BAE Systems to continue upgrading and maintaining long-range early warning missile defense radar

May 12, 2017
PETERSON AFB, Colo. – Radar experts at BAE Systems will continue maintaining, upgrading, and operating a global distributed radar network that provides missile defense and early warning of enemy ballistic missile launches and potential threats in space.
PETERSON AFB, Colo. – Radar experts at BAE Systems will continue maintaining, upgrading, and operating a global distributed radar network that provides missile defense and early warning of enemy ballistic missile launches and potential threats in space.

Officials of the U.S. Air Force 21st Contracting Squadron at Peterson Air Force Base, Colo., announced a $48.5 million contract modification Wednesday to the BAE Systems Technology Solutions & Services segment in Rockville, Md., to manage, operate, maintain and logistically support the Solid State Phased Array Radar Systems (SSPARS).

These radar systems -- once referred to as the Phased Array Warning System (PAVE PAWS) and the Ballistic Missile Early Warning System (BMEWS) -- consist of radar, computer, and communications system for missile warning and space surveillance.

SSPARS sites are located at five separate locations: Beale Air Force Base, Calif.; Cape Cod, Air Force Station, Mass.; Clear Air Force Station, Alaska; Royal Air Force Station Fylingdales, England; and Thule Air Base, Greenland.

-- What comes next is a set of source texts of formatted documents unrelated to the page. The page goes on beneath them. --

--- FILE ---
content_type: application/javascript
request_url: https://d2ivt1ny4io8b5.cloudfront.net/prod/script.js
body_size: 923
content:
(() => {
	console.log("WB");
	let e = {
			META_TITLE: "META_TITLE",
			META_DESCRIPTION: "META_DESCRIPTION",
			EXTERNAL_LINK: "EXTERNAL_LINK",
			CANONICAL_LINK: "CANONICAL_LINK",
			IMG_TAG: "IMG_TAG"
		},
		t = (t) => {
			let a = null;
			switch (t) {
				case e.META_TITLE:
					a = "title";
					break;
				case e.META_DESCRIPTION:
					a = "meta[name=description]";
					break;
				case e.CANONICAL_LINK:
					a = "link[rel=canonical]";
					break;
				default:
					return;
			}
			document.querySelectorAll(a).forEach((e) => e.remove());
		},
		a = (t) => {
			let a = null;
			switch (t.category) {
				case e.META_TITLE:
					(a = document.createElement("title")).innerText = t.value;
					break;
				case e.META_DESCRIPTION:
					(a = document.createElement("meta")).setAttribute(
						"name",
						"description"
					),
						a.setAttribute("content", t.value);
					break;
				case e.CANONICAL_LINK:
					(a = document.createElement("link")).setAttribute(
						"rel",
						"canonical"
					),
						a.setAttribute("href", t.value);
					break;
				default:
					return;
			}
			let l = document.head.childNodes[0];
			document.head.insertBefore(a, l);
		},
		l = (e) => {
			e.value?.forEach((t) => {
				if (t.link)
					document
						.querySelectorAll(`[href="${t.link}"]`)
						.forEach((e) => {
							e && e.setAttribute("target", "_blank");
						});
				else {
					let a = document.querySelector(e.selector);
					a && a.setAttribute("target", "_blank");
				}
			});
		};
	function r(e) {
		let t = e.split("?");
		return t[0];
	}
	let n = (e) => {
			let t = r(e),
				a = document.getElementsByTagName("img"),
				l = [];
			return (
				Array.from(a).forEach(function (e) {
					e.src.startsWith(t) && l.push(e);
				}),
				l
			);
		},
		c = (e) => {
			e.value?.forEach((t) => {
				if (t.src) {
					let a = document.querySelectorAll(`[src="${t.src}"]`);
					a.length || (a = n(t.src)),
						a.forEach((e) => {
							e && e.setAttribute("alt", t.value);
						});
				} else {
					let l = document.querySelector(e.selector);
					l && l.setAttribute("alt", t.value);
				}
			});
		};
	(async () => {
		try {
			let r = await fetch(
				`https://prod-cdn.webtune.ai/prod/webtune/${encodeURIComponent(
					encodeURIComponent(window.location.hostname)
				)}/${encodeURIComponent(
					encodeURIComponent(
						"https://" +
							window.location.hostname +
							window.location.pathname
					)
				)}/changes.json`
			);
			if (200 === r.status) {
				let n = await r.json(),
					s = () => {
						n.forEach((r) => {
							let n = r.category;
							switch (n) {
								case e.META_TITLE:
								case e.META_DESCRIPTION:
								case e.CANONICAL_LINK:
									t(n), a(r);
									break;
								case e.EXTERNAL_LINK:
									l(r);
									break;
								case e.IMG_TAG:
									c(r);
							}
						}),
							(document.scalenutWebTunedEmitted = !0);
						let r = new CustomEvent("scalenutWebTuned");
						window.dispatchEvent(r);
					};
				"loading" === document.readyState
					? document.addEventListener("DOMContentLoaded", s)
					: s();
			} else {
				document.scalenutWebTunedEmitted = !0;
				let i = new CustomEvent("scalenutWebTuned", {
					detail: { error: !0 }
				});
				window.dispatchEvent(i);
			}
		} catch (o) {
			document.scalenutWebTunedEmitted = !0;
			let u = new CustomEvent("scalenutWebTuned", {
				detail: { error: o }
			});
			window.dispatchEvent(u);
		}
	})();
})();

Related: Air Force eyes upgrades to PAVE PAWS, BMEWS, and PARCS ballistic missile warning radar

BAE Systems won a $49.6 million contract one year ago to maintain, upgrade, and operate the SSPARS through August of this year.

Air Force radar experts have been considering technology refresh for the front-end and remoting capabilities of those radar systems, which have received significant upgrades to their data- and signal-processing subsystems.

The SSPARS is a ground-based radar system that provides U.S. Strategic Command (USSTRATCOM) at Offutt Air Force Base near Omaha, Neb., with warning and attack-assessment information on all intercontinental ballistic missiles (ICBMs) launched throughout the world that might be headed for U.S. territory.

The system also helps warn USSTRATCOM and NATO authorities of submarine- and sea-launched ballistic missile (SLBM) attacks and provides data to help evaluate the severity of ballistic missile attacks.

Related: Air Force asks Exelis to EMP-harden long-range ballistic missile warning radar systems

A sister system -- the Perimeter Acquisition Radar Attack Characterization System (PARCS) is a large radar installation in North Dakota that provides ballistic missile warning and attack assessment, as well as space surveillance data to the North American Aerospace Defense Command (NORAD) Peterson Air Force Base, Colo., as well as to USSTRATCOM and regional combatant commanders.

On this contract modification BAE Systems will do the work at Beale Air Force Base; Cape Cod Air Force Station; Clear Air Force Station; Thule Air Base; and Royal Air Force Fylingdales, and will be finished by August 2018.